▶ **Task set**:
(a) Quote the Tacloban report word for word between "Relief organizations are" and "waiting for supplies.", inclusive.
(b) According to the Tacloban report, why is air the only way to reach the area?

== Passage

CBN Disaster Relief is on the ground, where Operation Blessing's David Darg described the scene as one of the most chaotic relief situations he's ever witnessed.
"We're at Tacloban airport, and finally relief supplies have started to come in," he said. "Operation Blessing supplies are being unloaded from a plane that just landed."
"The scene at the airport is extremely chaotic -- thousands of people at the gates, trying to get in, desperate for a flight out of here," he continued. "And today I went around the city and really got a sense of why they're so desperate to escape."
"Tacloban is destroyed, completely devastated," Darg said. "They say a 20-foot wall of seawater, like a tsunami, just rushed in and smashed the businesses and really left nothing in its wake."
"And, understand, the logistics -- we're on an island here," he added. "The only way in is by air. Boats aren't really an option because the port's been smashed."
Relief organizations are also struggling to deliver supplies because there's no gasoline on the island. Survivors unable to leave are waiting for supplies.

====
== Material provided

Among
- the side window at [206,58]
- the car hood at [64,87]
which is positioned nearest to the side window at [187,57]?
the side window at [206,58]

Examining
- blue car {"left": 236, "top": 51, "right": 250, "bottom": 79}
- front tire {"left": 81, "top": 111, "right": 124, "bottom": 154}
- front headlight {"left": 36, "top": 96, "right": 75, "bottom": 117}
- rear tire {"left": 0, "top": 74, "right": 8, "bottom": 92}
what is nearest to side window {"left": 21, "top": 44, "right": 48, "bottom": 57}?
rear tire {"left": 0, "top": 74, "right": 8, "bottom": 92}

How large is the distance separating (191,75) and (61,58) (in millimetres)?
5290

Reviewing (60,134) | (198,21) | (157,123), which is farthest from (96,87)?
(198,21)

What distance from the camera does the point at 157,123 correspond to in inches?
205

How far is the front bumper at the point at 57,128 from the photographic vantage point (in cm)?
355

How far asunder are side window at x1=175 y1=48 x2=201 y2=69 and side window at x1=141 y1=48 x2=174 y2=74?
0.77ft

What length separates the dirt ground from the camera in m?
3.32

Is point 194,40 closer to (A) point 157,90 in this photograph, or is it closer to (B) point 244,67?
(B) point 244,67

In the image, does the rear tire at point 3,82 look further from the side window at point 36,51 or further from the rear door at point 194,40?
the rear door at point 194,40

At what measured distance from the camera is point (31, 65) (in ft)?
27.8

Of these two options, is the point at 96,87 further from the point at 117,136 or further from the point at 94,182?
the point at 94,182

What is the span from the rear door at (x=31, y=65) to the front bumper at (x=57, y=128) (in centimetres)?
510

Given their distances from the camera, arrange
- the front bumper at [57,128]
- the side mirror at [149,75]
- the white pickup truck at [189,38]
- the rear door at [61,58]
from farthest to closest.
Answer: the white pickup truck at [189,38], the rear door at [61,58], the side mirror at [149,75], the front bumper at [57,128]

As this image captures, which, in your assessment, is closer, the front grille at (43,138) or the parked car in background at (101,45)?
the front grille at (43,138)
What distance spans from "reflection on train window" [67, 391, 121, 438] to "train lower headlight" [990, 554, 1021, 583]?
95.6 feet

====
== Material provided

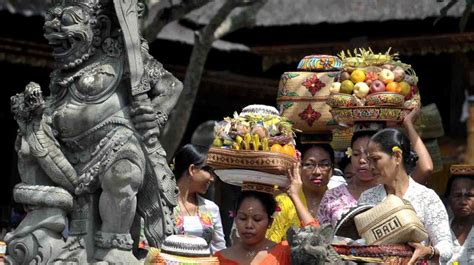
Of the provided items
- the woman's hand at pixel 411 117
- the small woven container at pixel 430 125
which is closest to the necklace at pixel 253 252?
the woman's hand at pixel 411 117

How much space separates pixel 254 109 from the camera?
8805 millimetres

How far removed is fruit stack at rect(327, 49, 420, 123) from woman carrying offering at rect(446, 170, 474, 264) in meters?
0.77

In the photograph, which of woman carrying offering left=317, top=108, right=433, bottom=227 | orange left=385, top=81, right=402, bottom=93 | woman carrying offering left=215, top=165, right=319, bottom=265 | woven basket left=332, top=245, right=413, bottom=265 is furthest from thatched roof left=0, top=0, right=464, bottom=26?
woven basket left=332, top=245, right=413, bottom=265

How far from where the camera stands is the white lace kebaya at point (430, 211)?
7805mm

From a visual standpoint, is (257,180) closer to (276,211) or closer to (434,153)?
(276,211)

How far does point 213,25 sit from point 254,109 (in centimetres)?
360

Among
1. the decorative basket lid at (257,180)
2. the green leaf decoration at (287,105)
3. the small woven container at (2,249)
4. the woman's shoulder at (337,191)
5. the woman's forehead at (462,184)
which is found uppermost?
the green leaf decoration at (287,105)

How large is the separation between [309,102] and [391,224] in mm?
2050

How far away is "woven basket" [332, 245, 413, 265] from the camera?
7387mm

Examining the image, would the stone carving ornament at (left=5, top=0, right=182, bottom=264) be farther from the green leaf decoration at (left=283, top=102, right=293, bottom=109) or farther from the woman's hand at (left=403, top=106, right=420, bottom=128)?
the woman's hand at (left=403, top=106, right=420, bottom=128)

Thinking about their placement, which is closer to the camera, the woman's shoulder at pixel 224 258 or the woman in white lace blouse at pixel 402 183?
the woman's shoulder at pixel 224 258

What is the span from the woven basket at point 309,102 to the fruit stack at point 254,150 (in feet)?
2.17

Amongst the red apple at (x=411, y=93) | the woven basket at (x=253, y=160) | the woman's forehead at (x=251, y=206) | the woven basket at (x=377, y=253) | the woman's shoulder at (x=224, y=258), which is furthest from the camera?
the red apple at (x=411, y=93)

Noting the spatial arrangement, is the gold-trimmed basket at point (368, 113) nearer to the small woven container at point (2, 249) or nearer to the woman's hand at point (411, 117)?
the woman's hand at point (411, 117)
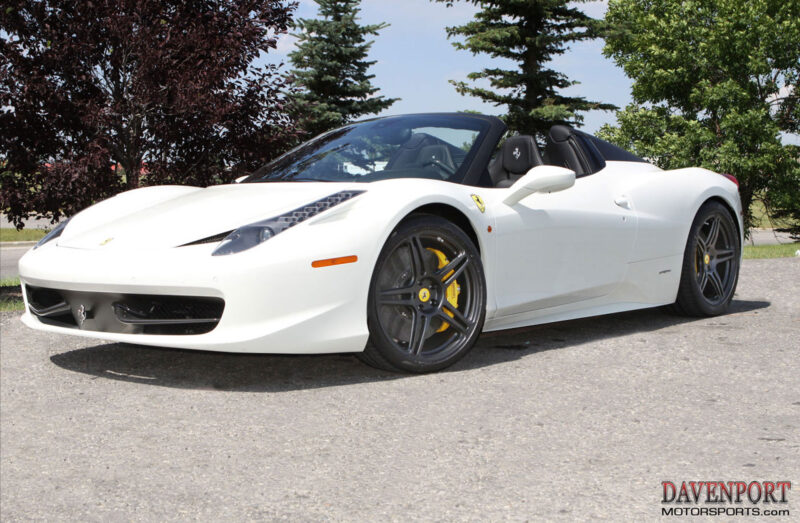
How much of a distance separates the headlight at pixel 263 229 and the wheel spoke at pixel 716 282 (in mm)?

====

▶ **Results for the exercise**:
(a)
Relief organizations are also struggling to deliver supplies because there's no gasoline on the island. Survivors unable to leave are waiting for supplies.

(b) Tacloban is on an island, and boats are not really an option because the port has been smashed.